WORK REQUIRED:
Look below for the line containing "Happy African American" and the line containing "The White Sox", then set down both and every line between them exactly, without pictures.

[[ DATA PROVIDED, beginning ]]

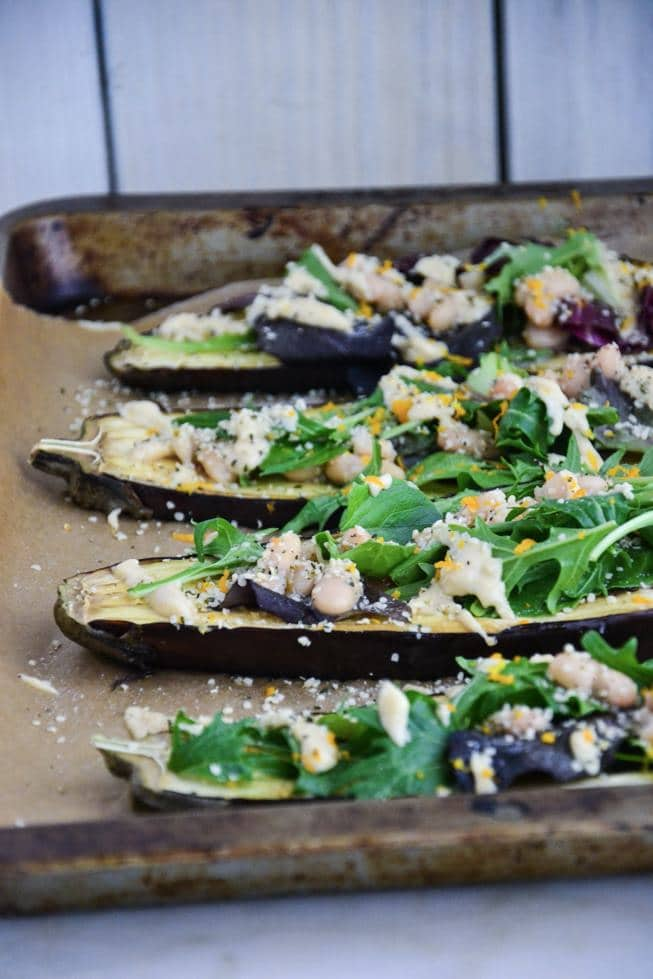 Roasted eggplant with arugula on top and hemp seeds on a baking sheet.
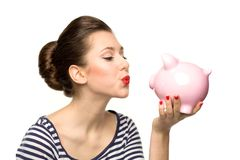 Pin-up girl kissing piggybank Royalty Free Stock Photo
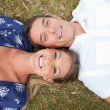 Stock Photo: Happy couple lying on the grass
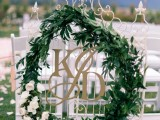 a large greenery wreath with white blooms will highlight your ceremony space or venue to make it frehs and bold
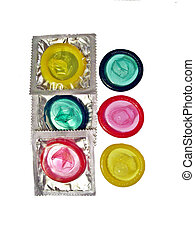 Condoms of different colors on a white surface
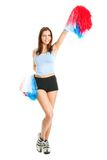 Smiling cheerleader girl posing with pom poms Stock Image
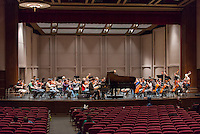 Allen Gross leads the Occidental/Caltech Orchestra during rehearsal on the stage of Thorne Hall on Nov. 30, 2012. (Photo by Marc Campos, Occidental College Photographer)
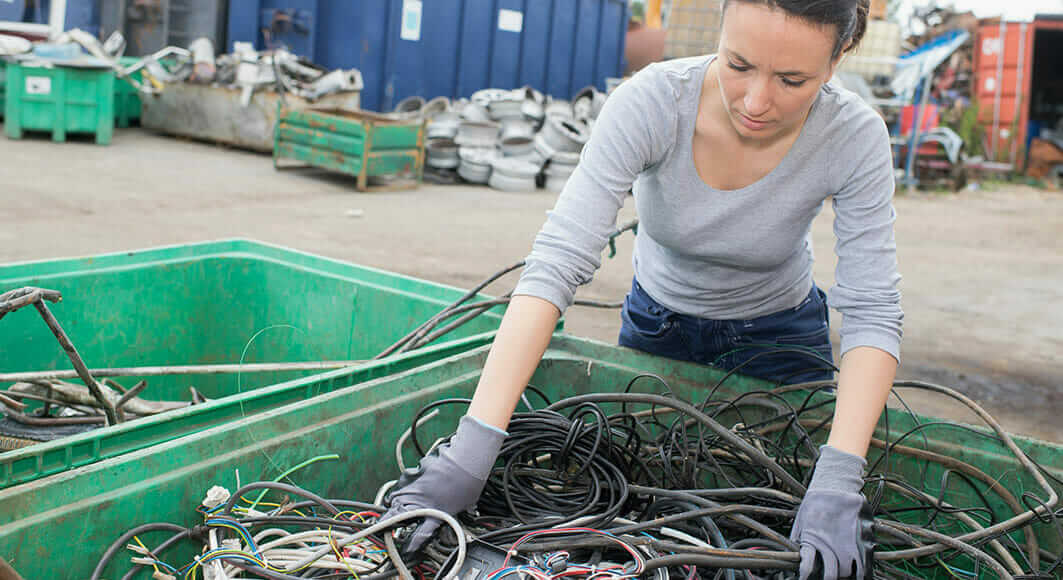 A photo of a woman sorting cables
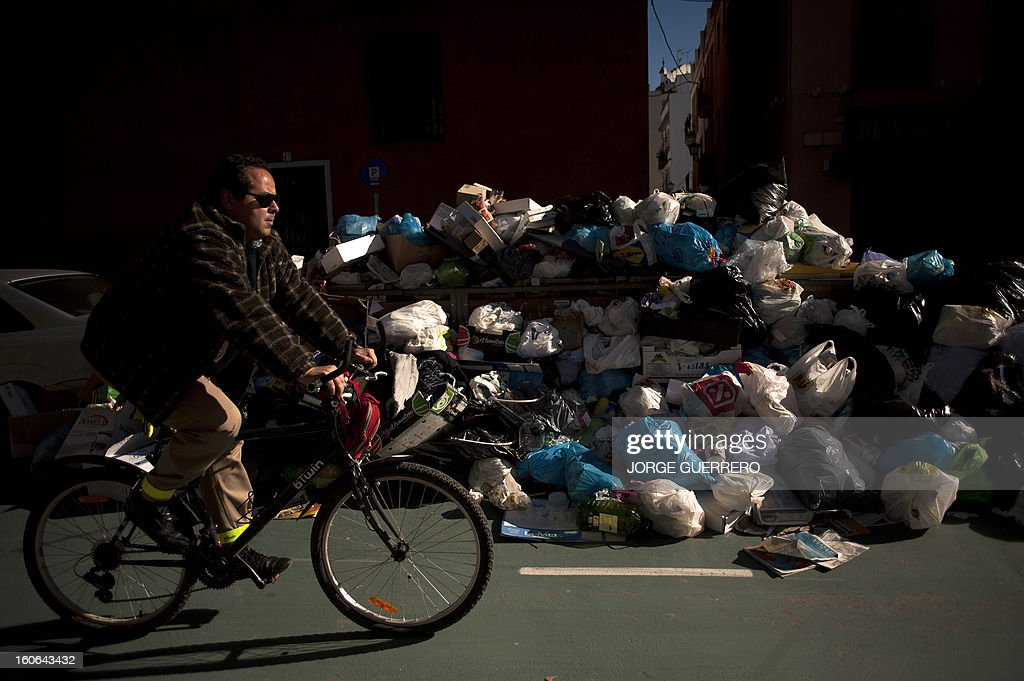 A man rides past uncollected rubbish in a street of Sevilla on February 4, 2013. Rubbish collectors have been on strike in the municipality of Sevilla to protest against the austerity cuts imposed by the town hall.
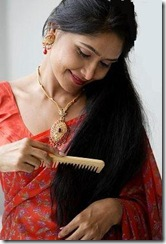 woman brushing her tresses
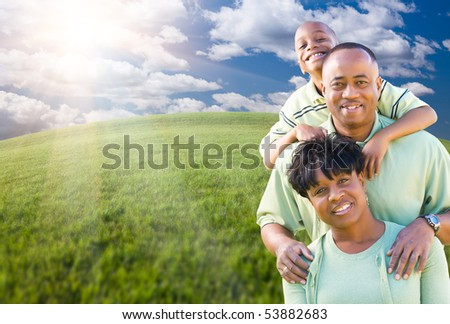 Happy African American Family Over Clouds, Sky and Arched Horizon of Grass Field.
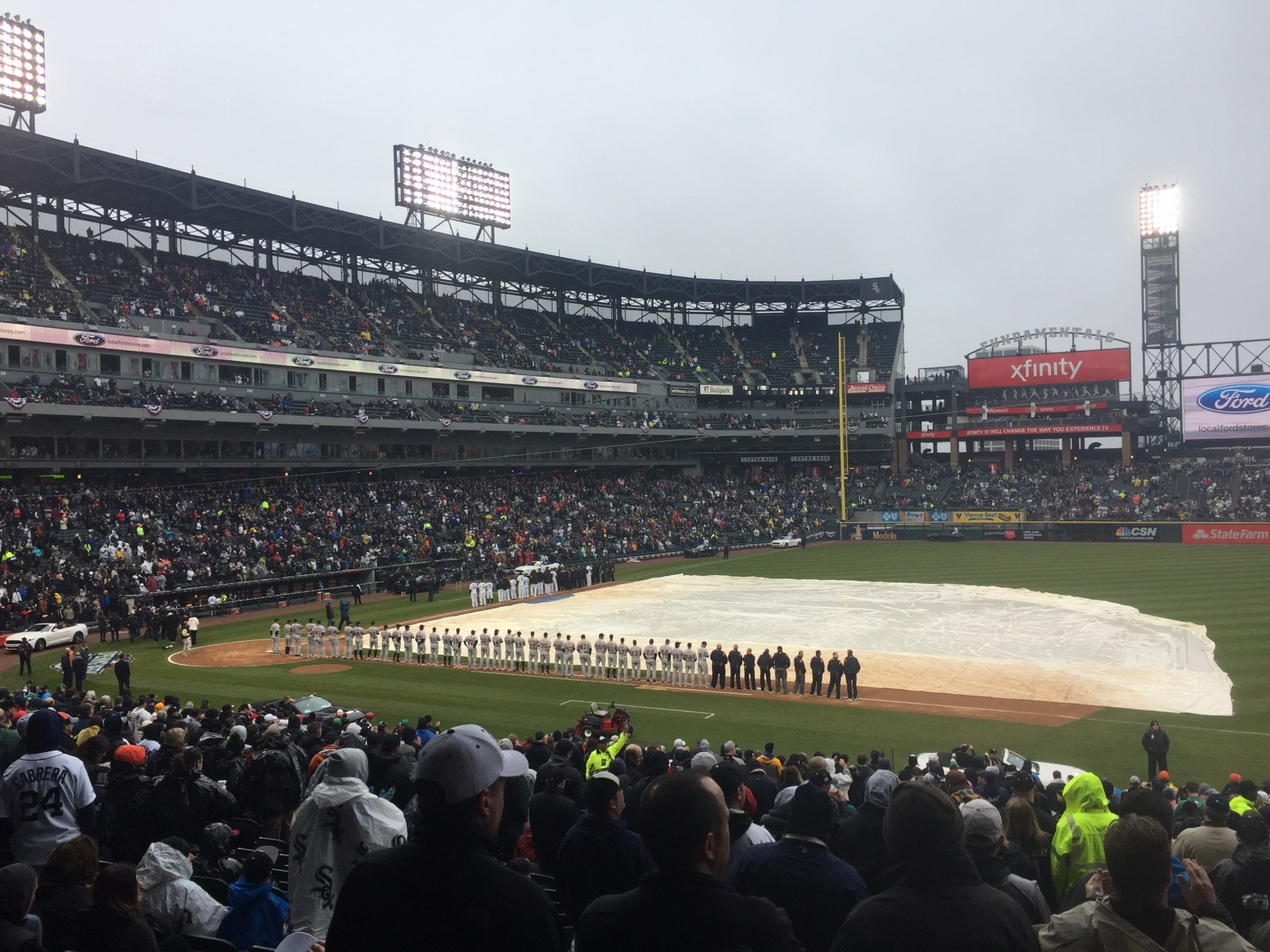 The White Sox did the opening ceremony amidst rain, with the tarp remaining on the field. The game was later cancelled.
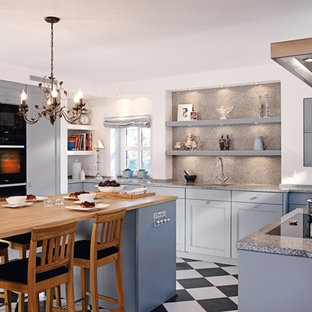 This is an example of a mid-sized traditional u-shaped separate kitchen in Berlin with an undermount sink, beaded inset cabinets, blue cabinets, granite benchtops, grey splashback, stone slab splashback, panelled appliances, ceramic floors and with island.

[[ DATA PROVIDED, end ]]

ANSWER FOR THIS EXERCISE:
 Happy African American Family Over Clouds, Sky and Arched Horizon of Grass Field.
 The White Sox did the opening ceremony amidst rain, with the tarp remaining on the field. The game was later cancelled.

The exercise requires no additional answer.